Login

ARM The Architecture For The Digital World  

Cortex-A9 Processor

Cortex-A9 Processor Image (View Larger Cortex-A9 Processor Image)
The ARM Cortex™-A9 processor provides unprecedented levels of performance and power efficiency making it an ideal solution for designs requiring high performance in low power or thermally constrained cost-sensitive devices. 

Available as either a single core or configurable multicore processor, with both synthesizable or hard-macro implementations available. This processor can scale across a wide variety of applications while enabling a consistent software investment across multiple markets.

 

 


The ARM Cortex-A9 processor delivers exceptional capabilities for less power than consumed by high performance compute platforms, including
  • Unrivalled performance with 2GHz typical operation with the TSMC 40G hard macro implementation 
  • Low power targeted single core implementations into cost sensitive devices
  • Scalable up to four coherent cores with advanced MPCore technology
  • Optional NEON™ media and/or floating point processing engine

Applications

The Cortex-A9 processors provide a scalable solution across a wide range of market applications from mobile handsets through to high-performance consumer and enterprise products by sharing the common requirements of:

  • Increased power efficiency with higher performance for lower power consumption;
  • Increased peak performance for most demanding applications;
  • Ability to share software and tool investments across multiple devices;

Introducing the Cortex-A9

The Cortex-A9 processors are the highest performance ARM processors implementing the full richness of the widely supported ARMv7 architecture. Designed around the most advanced, high efficiency, dynamic length, multi-issue superscalar, out-of-order, speculating 8-stage pipeline, the Cortex-A9 processors deliver unprecedented levels of performance and power efficiency with the functionality required for leading edge products across the broad range of consumer, networking, enterprise and mobile applications.

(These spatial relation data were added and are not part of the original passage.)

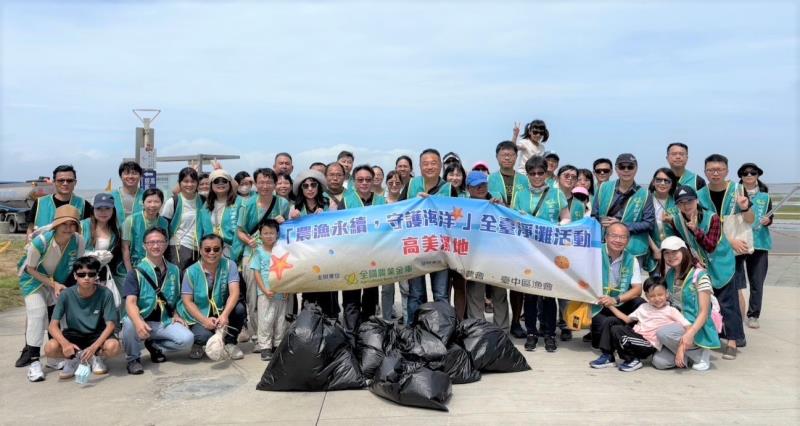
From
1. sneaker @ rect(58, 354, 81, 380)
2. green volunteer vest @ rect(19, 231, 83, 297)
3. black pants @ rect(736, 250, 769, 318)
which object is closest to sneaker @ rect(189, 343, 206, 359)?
sneaker @ rect(58, 354, 81, 380)

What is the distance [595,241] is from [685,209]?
2.78 feet

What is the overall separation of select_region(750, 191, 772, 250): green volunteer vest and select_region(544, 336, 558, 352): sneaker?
103 inches

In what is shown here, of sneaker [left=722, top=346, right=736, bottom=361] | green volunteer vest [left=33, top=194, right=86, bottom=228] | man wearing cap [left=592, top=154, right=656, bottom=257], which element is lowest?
sneaker [left=722, top=346, right=736, bottom=361]

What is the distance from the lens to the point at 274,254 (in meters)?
5.59

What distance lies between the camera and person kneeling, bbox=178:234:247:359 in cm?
534

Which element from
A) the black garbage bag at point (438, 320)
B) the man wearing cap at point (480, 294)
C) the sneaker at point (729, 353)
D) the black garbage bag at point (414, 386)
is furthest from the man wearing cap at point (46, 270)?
the sneaker at point (729, 353)

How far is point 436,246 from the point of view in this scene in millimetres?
5723

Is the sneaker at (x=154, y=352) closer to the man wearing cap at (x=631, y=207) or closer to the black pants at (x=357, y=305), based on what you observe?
the black pants at (x=357, y=305)

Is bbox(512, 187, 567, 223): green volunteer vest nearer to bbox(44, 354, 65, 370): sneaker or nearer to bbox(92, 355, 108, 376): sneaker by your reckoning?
bbox(92, 355, 108, 376): sneaker

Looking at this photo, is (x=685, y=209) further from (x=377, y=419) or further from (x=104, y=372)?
(x=104, y=372)

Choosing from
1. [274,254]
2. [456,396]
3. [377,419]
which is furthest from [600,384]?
[274,254]

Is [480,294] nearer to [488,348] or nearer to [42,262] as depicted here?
[488,348]

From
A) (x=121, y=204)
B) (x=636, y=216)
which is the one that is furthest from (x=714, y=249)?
(x=121, y=204)

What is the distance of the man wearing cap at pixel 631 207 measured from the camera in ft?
19.0
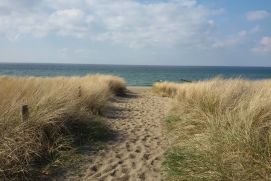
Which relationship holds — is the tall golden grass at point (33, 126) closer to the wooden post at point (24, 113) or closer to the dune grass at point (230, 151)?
the wooden post at point (24, 113)

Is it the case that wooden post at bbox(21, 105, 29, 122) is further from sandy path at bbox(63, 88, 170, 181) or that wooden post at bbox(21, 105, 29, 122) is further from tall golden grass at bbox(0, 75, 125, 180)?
sandy path at bbox(63, 88, 170, 181)

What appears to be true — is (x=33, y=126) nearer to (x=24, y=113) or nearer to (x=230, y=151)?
(x=24, y=113)

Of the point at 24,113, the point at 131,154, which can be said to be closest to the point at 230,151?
the point at 131,154

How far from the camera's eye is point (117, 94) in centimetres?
1988

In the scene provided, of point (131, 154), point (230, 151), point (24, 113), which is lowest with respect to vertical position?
point (131, 154)

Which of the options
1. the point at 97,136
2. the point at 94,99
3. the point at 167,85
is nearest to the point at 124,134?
the point at 97,136

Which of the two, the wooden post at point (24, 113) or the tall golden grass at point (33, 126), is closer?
the tall golden grass at point (33, 126)

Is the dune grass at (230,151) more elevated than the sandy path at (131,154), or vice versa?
the dune grass at (230,151)

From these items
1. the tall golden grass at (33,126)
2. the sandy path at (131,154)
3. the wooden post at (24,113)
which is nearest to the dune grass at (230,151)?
the sandy path at (131,154)

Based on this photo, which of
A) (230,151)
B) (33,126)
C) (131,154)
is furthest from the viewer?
(131,154)

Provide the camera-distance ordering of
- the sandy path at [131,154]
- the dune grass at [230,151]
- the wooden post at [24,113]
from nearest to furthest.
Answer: the dune grass at [230,151] < the sandy path at [131,154] < the wooden post at [24,113]

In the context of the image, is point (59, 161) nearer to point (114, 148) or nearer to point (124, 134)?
point (114, 148)

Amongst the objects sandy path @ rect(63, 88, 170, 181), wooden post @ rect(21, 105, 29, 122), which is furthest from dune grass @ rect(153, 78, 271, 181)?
wooden post @ rect(21, 105, 29, 122)

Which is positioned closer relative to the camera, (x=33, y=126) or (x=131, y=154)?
(x=33, y=126)
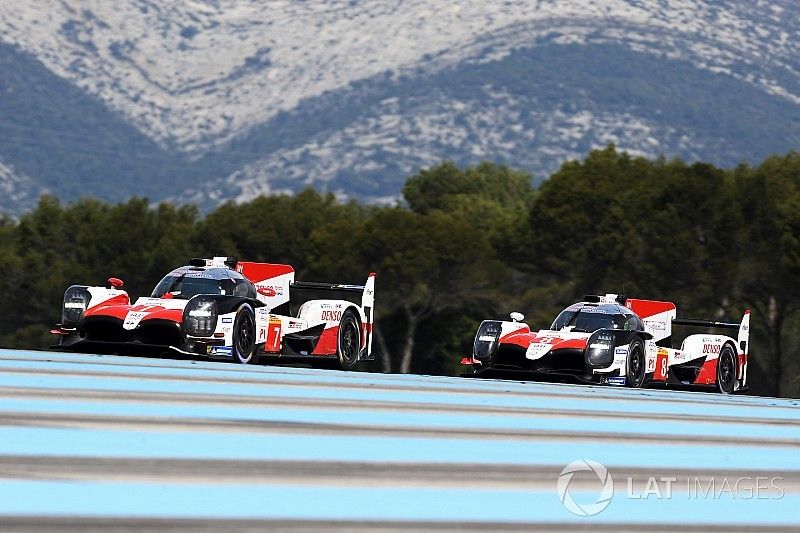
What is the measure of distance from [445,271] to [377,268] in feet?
7.87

The Cortex-A9 microarchitecture is delivered within either a scalable multicore processor, the Cortex-A9 MPCore™ multicore processor, or as a more traditional processor, the Cortex-A9 single core processor. Supporting the configuration of 16, 32 or 64KB four way associative L1 caches, with up to 8MB of L2 cache through the optional L2 cache controller, the scalable multicore processor and the single processor provide the broadest flexibility and are each suited to specific applications and markets.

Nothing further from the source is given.